▸ Work to complete: List every line in the rows below that contains the word "located", copying each one in full.

▸ Material for the task:
┄┄┄┄┄┄

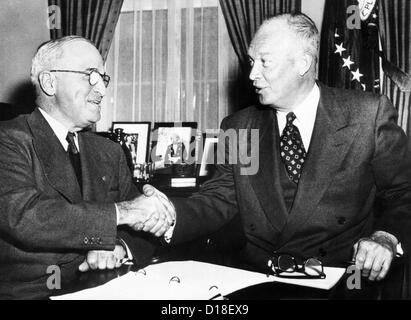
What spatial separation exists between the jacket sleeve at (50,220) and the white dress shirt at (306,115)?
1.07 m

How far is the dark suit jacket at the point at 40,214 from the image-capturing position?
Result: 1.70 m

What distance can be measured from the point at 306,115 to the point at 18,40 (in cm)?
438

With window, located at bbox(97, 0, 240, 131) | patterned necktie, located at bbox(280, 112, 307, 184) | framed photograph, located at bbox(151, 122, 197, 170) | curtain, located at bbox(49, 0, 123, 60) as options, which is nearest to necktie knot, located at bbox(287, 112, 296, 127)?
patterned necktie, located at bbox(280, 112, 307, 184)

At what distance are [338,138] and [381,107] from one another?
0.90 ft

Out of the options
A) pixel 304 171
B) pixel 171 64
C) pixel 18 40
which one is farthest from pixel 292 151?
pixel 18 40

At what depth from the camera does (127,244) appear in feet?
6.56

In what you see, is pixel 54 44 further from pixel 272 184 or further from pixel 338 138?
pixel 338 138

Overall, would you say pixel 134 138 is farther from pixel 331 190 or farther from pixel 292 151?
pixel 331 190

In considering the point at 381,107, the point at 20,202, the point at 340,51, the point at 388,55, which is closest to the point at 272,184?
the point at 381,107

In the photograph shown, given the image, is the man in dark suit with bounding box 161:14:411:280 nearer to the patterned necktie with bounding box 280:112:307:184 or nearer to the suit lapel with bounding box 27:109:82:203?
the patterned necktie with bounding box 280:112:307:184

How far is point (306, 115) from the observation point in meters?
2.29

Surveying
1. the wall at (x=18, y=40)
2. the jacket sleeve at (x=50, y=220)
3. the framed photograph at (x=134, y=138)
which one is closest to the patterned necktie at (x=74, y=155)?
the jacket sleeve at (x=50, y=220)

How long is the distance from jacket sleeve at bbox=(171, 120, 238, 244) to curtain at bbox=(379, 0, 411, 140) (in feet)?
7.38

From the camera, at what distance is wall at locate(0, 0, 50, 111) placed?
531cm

┄┄┄┄┄┄

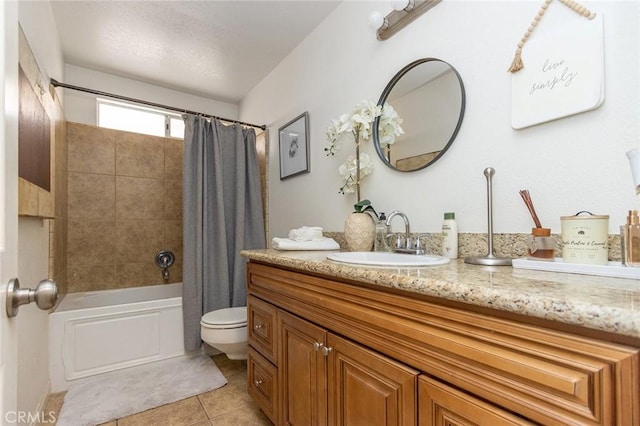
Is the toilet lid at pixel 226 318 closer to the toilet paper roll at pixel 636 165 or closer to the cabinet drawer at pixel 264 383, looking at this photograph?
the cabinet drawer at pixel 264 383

┄┄┄┄┄┄

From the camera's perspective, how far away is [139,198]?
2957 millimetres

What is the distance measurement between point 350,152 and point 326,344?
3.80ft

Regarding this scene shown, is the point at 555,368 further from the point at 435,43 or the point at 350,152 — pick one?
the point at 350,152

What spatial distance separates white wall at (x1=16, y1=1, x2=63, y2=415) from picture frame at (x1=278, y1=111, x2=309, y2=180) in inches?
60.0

┄┄┄┄┄┄

▸ Response below:
With window, located at bbox(97, 0, 240, 131) | patterned necktie, located at bbox(280, 112, 307, 184) | framed photograph, located at bbox(151, 122, 197, 170) | curtain, located at bbox(49, 0, 123, 60) as options, which is nearest to necktie knot, located at bbox(287, 112, 296, 127)?
patterned necktie, located at bbox(280, 112, 307, 184)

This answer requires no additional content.